Tracey shakes her head. ‘I don’t live here any more.’

‘Your room is all made up, got your favourite quilt cover on your bed. Your mum would love it if you stayed.’

‘I have to go see someone. I wanted Mum to watch Lulu for a bit.’ Tracey fondles her daughter’s pigtails, twirling the silky hair around her fingers. ‘I said I’d start dinner for her.’

‘Gan-dad Pete,’ Lulu says again. ‘Learned new song.’

‘Just a sec, princess.’

The child wriggles her arm free, cups Pete’s face with her hands, determined to have his attention. ‘Gan-dad Pete,’ she says more loudly.

He plants a brief kiss on the child’s cheek, turns back to Tracey. ‘You know I don’t like it when she calls me Pete.’

‘And what do you suggest she calls you?’ says Tracey.

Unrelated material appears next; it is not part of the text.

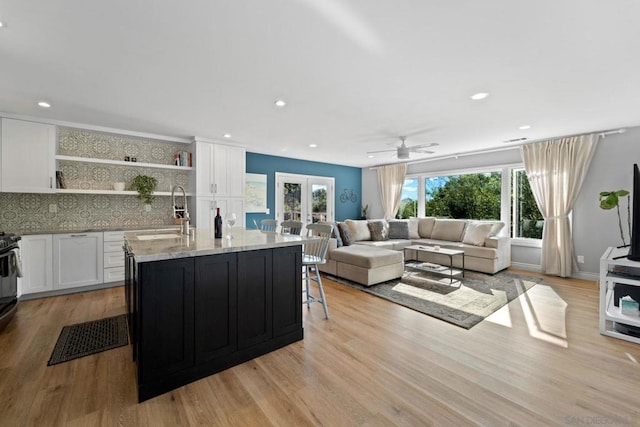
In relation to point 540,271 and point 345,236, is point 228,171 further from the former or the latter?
point 540,271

‘Gan-dad Pete.’ Lulu grips the man’s cheeks tightly, rubbing noses with him. ‘Learned new song.’ Without waiting for a response, she sings into the man’s face, ‘Twinke, Twinke, in a star …’

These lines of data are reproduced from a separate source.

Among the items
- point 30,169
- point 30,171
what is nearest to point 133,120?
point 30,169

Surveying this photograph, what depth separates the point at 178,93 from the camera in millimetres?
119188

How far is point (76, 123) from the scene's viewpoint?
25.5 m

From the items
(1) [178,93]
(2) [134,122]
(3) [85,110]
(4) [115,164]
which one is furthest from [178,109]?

On the wall, behind Pete and Lulu, is a framed photo of Tracey, her twin brother Ted, and their mum, taken when Tracey was not much older than her own daughter. Faces together, they smile at the camera, really smile; the three of them blissfully in love with each other and with the world. Fleetingly, Tracey wonders if her mum is proud of her, of the young woman that she has become.

Lulu has stopped singing, the new words lost somewhere between the expanding sponge of her mind, and the lack of encouragement from her audience.

‘I’ll go wake Mum then,’ says Tracey.

‘Let her sleep, love, she’s knackered.’

Tracey glances at the staircase again, swallows the comment that she was about to make. ‘I’ll start dinner, then,’ she says, taking her carrier bag from the threadbare carpet.

‘Make us a cuppa, love, while you’re at it.’

Pete nudges open the door to the living room with one foot. ‘Let’s go, princess,’ he says.

As they turn away, Tracey snatches the makeshift cloak from her daughter’s shoulders, revealing Pete’s hand beneath the child’s frilly skirt.

Chapter 2

That Kind of Boy

A WET MUDDY sock slaps against the back of Ted’s neck as he bends to tie the laces of his trainers.